I trained two custom datasets with ssd object detection model using mobilenetv1 backbone in tlt with original parameters in the tlt document (I use this tlt image version: tlt-streamanalytics:v2.0_py3).
the mAP results of my training are as below (after 100 epochs):
- first dataset with 2 classes and 7851 images, the mAP result reached to %80.
- second dataset with 1 class and 14500 images, the mAP result reached %83.
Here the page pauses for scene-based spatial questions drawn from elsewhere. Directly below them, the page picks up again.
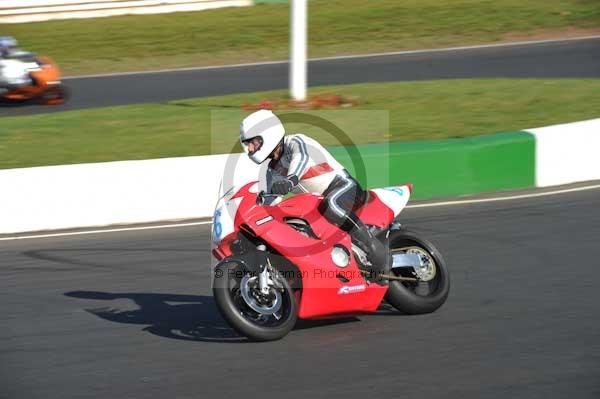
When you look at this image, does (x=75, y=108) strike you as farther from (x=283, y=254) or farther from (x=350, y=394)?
(x=350, y=394)

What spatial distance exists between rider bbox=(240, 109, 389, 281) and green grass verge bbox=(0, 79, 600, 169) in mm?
5735

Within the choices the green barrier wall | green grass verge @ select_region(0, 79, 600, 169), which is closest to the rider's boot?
the green barrier wall

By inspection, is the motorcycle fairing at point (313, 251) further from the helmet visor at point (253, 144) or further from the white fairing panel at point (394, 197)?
the white fairing panel at point (394, 197)

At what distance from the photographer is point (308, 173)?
23.5 ft

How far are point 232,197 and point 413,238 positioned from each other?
1542 millimetres

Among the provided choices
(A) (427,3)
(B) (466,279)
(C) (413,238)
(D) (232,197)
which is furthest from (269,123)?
(A) (427,3)

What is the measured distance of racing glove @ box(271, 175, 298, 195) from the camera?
21.9 feet

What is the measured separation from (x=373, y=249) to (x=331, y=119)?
782cm

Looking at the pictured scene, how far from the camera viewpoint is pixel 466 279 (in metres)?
8.58

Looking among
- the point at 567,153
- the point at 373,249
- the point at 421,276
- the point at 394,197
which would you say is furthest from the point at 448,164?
the point at 373,249

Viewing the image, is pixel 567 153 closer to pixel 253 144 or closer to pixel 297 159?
pixel 297 159

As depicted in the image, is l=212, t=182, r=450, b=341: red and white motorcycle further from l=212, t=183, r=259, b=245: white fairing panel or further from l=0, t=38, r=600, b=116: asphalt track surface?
l=0, t=38, r=600, b=116: asphalt track surface

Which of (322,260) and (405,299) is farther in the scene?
(405,299)

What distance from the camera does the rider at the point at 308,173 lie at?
6699 millimetres
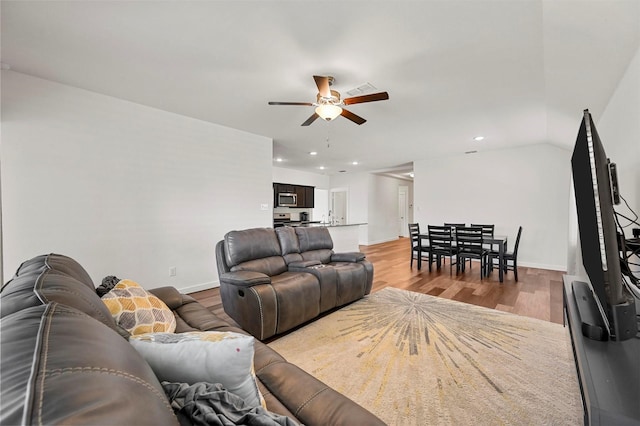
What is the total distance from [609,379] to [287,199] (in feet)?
24.2

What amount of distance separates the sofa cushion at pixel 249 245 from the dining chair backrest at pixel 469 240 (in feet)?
10.9

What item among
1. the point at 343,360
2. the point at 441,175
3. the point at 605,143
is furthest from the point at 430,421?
the point at 441,175

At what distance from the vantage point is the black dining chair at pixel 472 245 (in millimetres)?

for improving the results I did some preprocessing on images :
a) I extracted the aspect ratio of boxes to set the aspect_ratios_global property in ssd_config file
b) and among different dimension of my images, I extracted the frequency size of my images
for 1st dataset most of my images are 1070 * 600 so I resized all images
to this size.
for 2nd dataset most of them are 224 * 224 then I resized my images to
and also changed these following parameters of ssd_config file:
d. number of epochs
e. number of batch
f. zoom_min, zoom_max in spatial_augmentation
g. and regularizer type(L1, L2).
(it should be mentioned I don’t want to change the mv1 backbone).
but with these custom parameters, the mAP result decreased instead of improving.
the best results are obtained when I resized my images to the original size mentioned in tlt : 1248 * 384, with original parameters in tlt config file.
why the results do not improve by changing the parameters of config file which are more adaptable than original parameter values?
why the original config file of ssd caused better results in both datasets?
I trained these 2 datasets with TensorFlow for 1st the mAP is %86 but tlt mAP is %80,
for 2nd dataset mAP of TensorFlow is %89 but tlt mAP is %83.